H. D. : Le digital est très fortement ancré dans nos thèses d’investissement. Nous pouvons investir dans des sociétés qui ont un business model basé sur le digital ainsi que dans les entreprises enablers de ce canal de distribution. En Europe nous avons par exemple investi dans Datawords et Labelium, des sociétés spécialisées dans le marketing digital. En Chine, nous avons investi dans un certain nombre de sociétés qui sont des pure players du digital.
Ainsi, nous avons investi dans la logistique de JD.com (logistique liée à l’e-commerce). Nous sommes actuellement en train d’investir dans une autre société chinoise active dans la logistique. Nous aidons cet acteur purement digital à se déployer dans le monde.

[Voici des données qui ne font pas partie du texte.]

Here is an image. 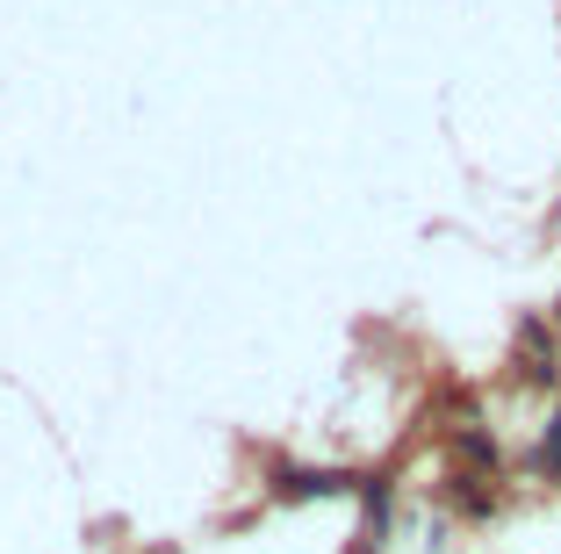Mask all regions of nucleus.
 Masks as SVG:
<instances>
[{"instance_id":"obj_1","label":"nucleus","mask_w":561,"mask_h":554,"mask_svg":"<svg viewBox=\"0 0 561 554\" xmlns=\"http://www.w3.org/2000/svg\"><path fill=\"white\" fill-rule=\"evenodd\" d=\"M540 468L561 475V410H554V425H547V440H540Z\"/></svg>"}]
</instances>
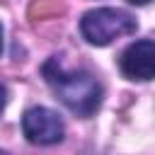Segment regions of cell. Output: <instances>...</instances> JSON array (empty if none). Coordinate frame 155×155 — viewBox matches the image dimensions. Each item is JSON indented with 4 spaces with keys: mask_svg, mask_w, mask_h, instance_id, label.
<instances>
[{
    "mask_svg": "<svg viewBox=\"0 0 155 155\" xmlns=\"http://www.w3.org/2000/svg\"><path fill=\"white\" fill-rule=\"evenodd\" d=\"M44 78L58 99L78 116H92L102 102V85L87 70H68L58 58L44 63Z\"/></svg>",
    "mask_w": 155,
    "mask_h": 155,
    "instance_id": "cell-1",
    "label": "cell"
},
{
    "mask_svg": "<svg viewBox=\"0 0 155 155\" xmlns=\"http://www.w3.org/2000/svg\"><path fill=\"white\" fill-rule=\"evenodd\" d=\"M138 29V22L119 7H97L82 15L80 19V31L82 39L90 41L92 46H107L121 36H128Z\"/></svg>",
    "mask_w": 155,
    "mask_h": 155,
    "instance_id": "cell-2",
    "label": "cell"
},
{
    "mask_svg": "<svg viewBox=\"0 0 155 155\" xmlns=\"http://www.w3.org/2000/svg\"><path fill=\"white\" fill-rule=\"evenodd\" d=\"M22 131L34 145H53L63 140V121L53 109L31 107L22 116Z\"/></svg>",
    "mask_w": 155,
    "mask_h": 155,
    "instance_id": "cell-3",
    "label": "cell"
},
{
    "mask_svg": "<svg viewBox=\"0 0 155 155\" xmlns=\"http://www.w3.org/2000/svg\"><path fill=\"white\" fill-rule=\"evenodd\" d=\"M119 65L128 80H150L155 75V44L150 39L133 41L121 53Z\"/></svg>",
    "mask_w": 155,
    "mask_h": 155,
    "instance_id": "cell-4",
    "label": "cell"
},
{
    "mask_svg": "<svg viewBox=\"0 0 155 155\" xmlns=\"http://www.w3.org/2000/svg\"><path fill=\"white\" fill-rule=\"evenodd\" d=\"M5 102H7V92H5V87L0 85V111H2V107H5Z\"/></svg>",
    "mask_w": 155,
    "mask_h": 155,
    "instance_id": "cell-5",
    "label": "cell"
},
{
    "mask_svg": "<svg viewBox=\"0 0 155 155\" xmlns=\"http://www.w3.org/2000/svg\"><path fill=\"white\" fill-rule=\"evenodd\" d=\"M128 2H133V5H148L150 0H128Z\"/></svg>",
    "mask_w": 155,
    "mask_h": 155,
    "instance_id": "cell-6",
    "label": "cell"
},
{
    "mask_svg": "<svg viewBox=\"0 0 155 155\" xmlns=\"http://www.w3.org/2000/svg\"><path fill=\"white\" fill-rule=\"evenodd\" d=\"M0 51H2V27H0Z\"/></svg>",
    "mask_w": 155,
    "mask_h": 155,
    "instance_id": "cell-7",
    "label": "cell"
},
{
    "mask_svg": "<svg viewBox=\"0 0 155 155\" xmlns=\"http://www.w3.org/2000/svg\"><path fill=\"white\" fill-rule=\"evenodd\" d=\"M0 155H5V153H2V150H0Z\"/></svg>",
    "mask_w": 155,
    "mask_h": 155,
    "instance_id": "cell-8",
    "label": "cell"
}]
</instances>
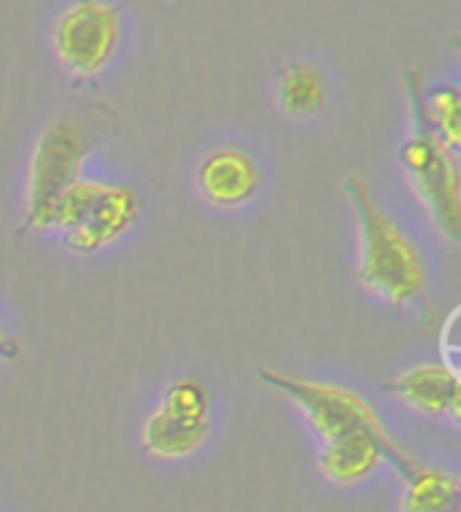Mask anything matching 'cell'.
<instances>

Compte tenu de notre tropisme Innovation, il est rare qu’on investisse dans un acteur qui n’a pas déjà intégré l’importance du digital. Mais notre arrivée en tant qu’actionnaire peut également service d’accélérateur : ainsi, pour la société Ponroy, dans laquelle nous sommes co-investisseurs aux côtés de 3i, nous travaillons sur une forte digitalisation de l’entreprise, en France et en Chine.
Ecosystème, c’est le mot clé pour comprendre Cathay. Nous avons beaucoup de passerelles avec l’activité Innovation, qui est en pointe sur ces sujets.
Par ailleurs, parmi les LPs de Cathay Innovation, il y a aussi beaucoup de corporates  avec lesquelles nos collaborons étroitement pour identifier les tendances de demain et les sociétés les mieux placées au niveau mondial pour en profiter.

F&A Mag. : Pourquoi êtes-vous présents à l’IPEM ?
H. D. : Cette présence est historique pour Cathay et également liée à notre logique d’écosystème. Gilles Barissat, l’un des fondateurs de l’IPEM, connaît bien l’équipe de Cathay. Nous avons soutenu le projet en étant l’un des premiers fonds à être présents et nous sommes heureux de constater que l’événement prend de l’ampleur et devient de plus en plus international, accueille de plus en plus de LPs, a de plus en plus de partenaires, y compris parmi les médias. C’est un bon format pour échanger les LPs, les autres fonds et les entreprises venues pour témoigner.  Aujourd’hui c’est devenu un événement incontournable pour notre industrie.